## Activities
1. Reproduce a passage from the photography gear text word for word, beginning at the words "Graphics Tablet" and stopping after "known as off-site).".
2. Go on with the photography gear text from the point where it stops.

## Source extract
Loupedeck+ Editing Console

Designed from the ground up to be the perfect editing partner for Adobe Lightroom, LoupeDeck+ is the ultimate editing tool. The dials and wheels all correspond to sliders within Adobe Lightroom and the tactile feel makes editing feel more natural and precise. A necessity for any professional photographer or serious amateur.

Graphics Tablet

I use a Wacom Intuos S with Bluetooth connectivity. It’s a great addition for doing detailed work in Photoshop and Lightroom and comes in at well under £100!

Storage & Back-up

Digital photography is very demanding on digital storage space, especially if you shoot in your camera’s native raw file format (which I highly recommend).

What’s more, your photo collection is extremely precious; just imagine losing all those years of memories and work! If you value you and/or your clients’ photos at all, it’s vital to have two types of back-up: local and online (also known as off-site).

Local Storage & Back-up

Local storage and back-up solutions come in the form of a simple external drive or, if you want a more complete solution, a NAS (Network-Attached Storage).

## Provided data
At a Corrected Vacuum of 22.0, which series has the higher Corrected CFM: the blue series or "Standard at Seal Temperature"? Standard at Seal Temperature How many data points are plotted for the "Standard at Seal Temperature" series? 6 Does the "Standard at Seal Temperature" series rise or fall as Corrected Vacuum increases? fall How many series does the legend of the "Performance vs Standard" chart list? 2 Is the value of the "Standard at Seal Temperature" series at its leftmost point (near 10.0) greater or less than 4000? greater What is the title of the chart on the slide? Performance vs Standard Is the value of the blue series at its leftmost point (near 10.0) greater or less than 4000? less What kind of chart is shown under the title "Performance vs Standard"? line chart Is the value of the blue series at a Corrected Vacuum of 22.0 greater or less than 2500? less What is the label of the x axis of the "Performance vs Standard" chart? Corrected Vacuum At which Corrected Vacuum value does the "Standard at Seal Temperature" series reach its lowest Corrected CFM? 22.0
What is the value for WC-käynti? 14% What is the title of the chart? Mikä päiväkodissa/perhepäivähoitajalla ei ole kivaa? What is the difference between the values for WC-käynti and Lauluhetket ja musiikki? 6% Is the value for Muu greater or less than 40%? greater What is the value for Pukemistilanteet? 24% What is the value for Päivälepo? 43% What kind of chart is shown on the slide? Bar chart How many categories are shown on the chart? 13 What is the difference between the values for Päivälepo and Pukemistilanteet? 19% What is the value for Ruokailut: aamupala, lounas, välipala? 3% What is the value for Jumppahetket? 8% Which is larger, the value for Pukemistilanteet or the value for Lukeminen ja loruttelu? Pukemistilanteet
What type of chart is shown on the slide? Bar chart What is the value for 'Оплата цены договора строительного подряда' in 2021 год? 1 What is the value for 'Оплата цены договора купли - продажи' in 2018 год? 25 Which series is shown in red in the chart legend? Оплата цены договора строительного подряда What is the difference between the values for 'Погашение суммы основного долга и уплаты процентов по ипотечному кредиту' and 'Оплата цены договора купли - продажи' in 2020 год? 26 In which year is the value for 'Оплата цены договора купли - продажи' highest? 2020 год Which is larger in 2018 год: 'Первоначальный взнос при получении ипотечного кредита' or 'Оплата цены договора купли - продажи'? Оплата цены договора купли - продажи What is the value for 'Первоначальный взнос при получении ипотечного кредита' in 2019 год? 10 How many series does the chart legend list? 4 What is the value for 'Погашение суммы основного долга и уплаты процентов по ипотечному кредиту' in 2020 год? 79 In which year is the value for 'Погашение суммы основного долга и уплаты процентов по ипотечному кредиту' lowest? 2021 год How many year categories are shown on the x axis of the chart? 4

## Expected responses
1.
Graphics Tablet

I use a Wacom Intuos S with Bluetooth connectivity. It’s a great addition for doing detailed work in Photoshop and Lightroom and comes in at well under £100!

Storage & Back-up

Digital photography is very demanding on digital storage space, especially if you shoot in your camera’s native raw file format (which I highly recommend).

What’s more, your photo collection is extremely precious; just imagine losing all those years of memories and work! If you value you and/or your clients’ photos at all, it’s vital to have two types of back-up: local and online (also known as off-site).

2.
External drives are the most simple solution: just connect the drive and use software (many external drives come with back-up software) to back up your files on a daily/weekly schedule.

External drives typically come in two flavours – ‘Portable’ and ‘Desktop’ – and I personally recommend Western Digital drives. Portable drives are small and usually self-powered from your computer or laptop’s USB port. Desktop drives are physically larger and usually have an external power adaptor which requires additional power via an adaptor plugged into a wall outlet. Desktop drives can be faster and a little cheaper, however, the tidiness and convenience of their portable counterparts make them a better choice for most photographers.

If you’d like advice on selecting a NAS solution, I’d point you in the direction of a Synology DS218J with 2x 4TB Western Digital Red drives. However, if you’d like more advice please get in touch.

Online Back-up

Local back-ups are fast, inexpensive and convenient; however, they don’t protect against fire, electrical faults, flooding and theft. For this reason, if you want to ensure complete protection of photos, you also require an additional off-site (online) back-up solution to be completely protected.

The good news is that online back-up solutions are usually very affordable. I strongly recommend iDrive as an easy-to-use, trusted and reliable backup provider. They are the company I personally use. The Personal plan is (USD) $70/year for 2TB storage and $99.50 for 5TB. 25% discount available via my referral link

Camera Storage

Most modern cameras utilise SD cards as their primary storage, and my preferred brand is SanDisk. Their Ultra range of SD cards offers fantastic value for money, while their Extreme Pro range offers uncompromising performance (faster read and write times).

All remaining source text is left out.